All modern SSD controllers use a "wear levelling" algorithm to move write to different sections of the SSD, they don't write to the exact same block over and over. So, in that way the write as distributed, but as you say the page headers writes will "grind" at the SSD media.

> > - Also, the Firebird garbage collection process will also generate
> > write IO operations, so you such think of each row UPDATE/DELETE
> > operation will generate at least 2 disk IO write operations. 1 in the
> > current transaction to write the latest version of the database row
> > (*2). 1 later after the update transaction has been committed and the
> > old record version is cleaned up from the database page (*3). This
> > also needs to be factored into any math were you try to figure out the
> > amount of write IO is taking place to an SSD.
> >
> Exactly right. Design parameters matter.
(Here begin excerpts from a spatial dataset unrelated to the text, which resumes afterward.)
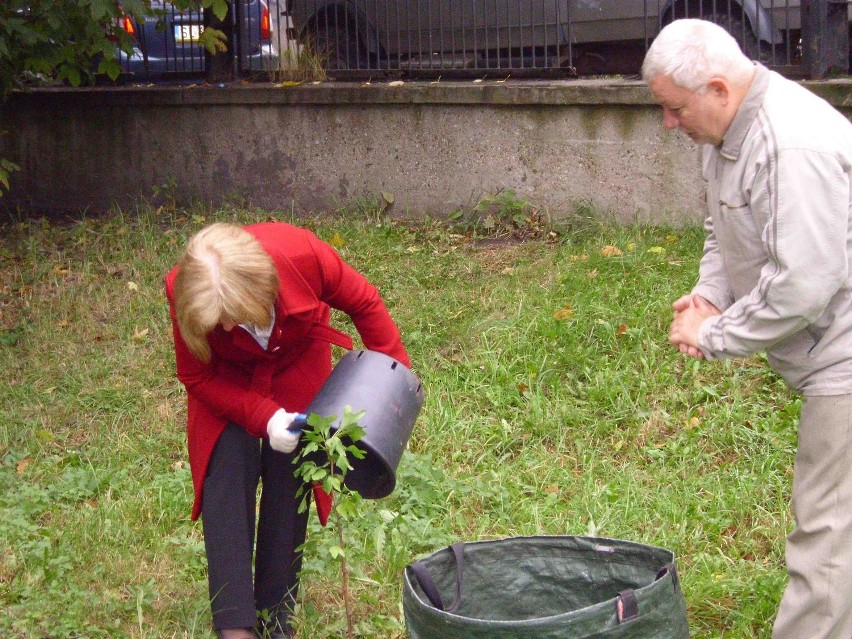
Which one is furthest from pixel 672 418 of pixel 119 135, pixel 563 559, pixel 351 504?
pixel 119 135

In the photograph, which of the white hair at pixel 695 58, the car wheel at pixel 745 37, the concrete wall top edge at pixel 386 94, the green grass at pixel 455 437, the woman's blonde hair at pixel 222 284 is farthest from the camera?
the car wheel at pixel 745 37

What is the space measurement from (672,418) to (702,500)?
70 centimetres

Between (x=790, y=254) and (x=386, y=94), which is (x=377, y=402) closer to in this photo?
(x=790, y=254)

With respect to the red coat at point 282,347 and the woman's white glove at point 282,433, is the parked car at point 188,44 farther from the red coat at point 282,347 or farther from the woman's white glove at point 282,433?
the woman's white glove at point 282,433

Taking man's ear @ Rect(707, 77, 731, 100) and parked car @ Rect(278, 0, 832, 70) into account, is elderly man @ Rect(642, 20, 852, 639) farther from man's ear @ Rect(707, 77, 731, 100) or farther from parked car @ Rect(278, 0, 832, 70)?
parked car @ Rect(278, 0, 832, 70)

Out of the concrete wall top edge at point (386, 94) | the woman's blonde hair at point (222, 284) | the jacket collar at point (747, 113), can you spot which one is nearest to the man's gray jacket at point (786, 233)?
the jacket collar at point (747, 113)

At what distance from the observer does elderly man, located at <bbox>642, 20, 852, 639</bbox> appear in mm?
2506

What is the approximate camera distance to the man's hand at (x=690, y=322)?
2.85 metres

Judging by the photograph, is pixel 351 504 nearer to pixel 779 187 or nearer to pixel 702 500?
pixel 779 187

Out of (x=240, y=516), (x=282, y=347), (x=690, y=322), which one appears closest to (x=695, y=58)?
(x=690, y=322)

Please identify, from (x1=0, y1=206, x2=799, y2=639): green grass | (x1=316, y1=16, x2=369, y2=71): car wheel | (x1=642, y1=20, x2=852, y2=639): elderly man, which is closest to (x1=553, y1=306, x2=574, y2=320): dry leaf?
(x1=0, y1=206, x2=799, y2=639): green grass

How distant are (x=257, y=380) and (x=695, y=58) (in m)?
1.54

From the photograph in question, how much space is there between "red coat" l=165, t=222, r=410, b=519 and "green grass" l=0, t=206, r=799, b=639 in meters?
0.50

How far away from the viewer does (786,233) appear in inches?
98.3
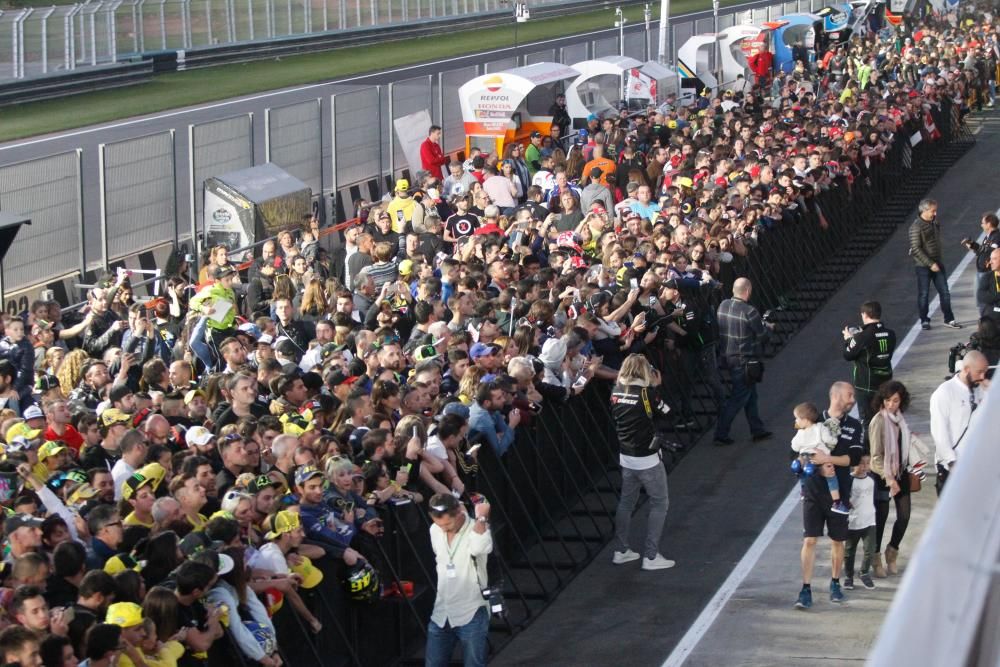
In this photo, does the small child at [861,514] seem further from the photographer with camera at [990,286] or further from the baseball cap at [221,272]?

> > (*1) I am not sure if there is another update to a TIP database page
> >
> The header page takes the most abuse.
> >
> > (*2) separate updates to index pages will also be required for each
> > index which needs to be maintained
> >
> Firebird is relatively mild in index updates. A record id is stable until
> the record is deleted, even if the values of key fields change. The index
> entry changes only if the value for the index changes - so you can change
> non-indexed values without changing any indexes, or you can change a value
> in one index without changing other indexes as long as their key values are
> unaffected. (See PostgreSQL for a counter example).

I agree, I was trying to point out that row update have both direct IO operations but also indirect IO operations, in this case index maintenance, that must be considered when calculating the amount of disk write activity. Often, people forget about the indirect operations.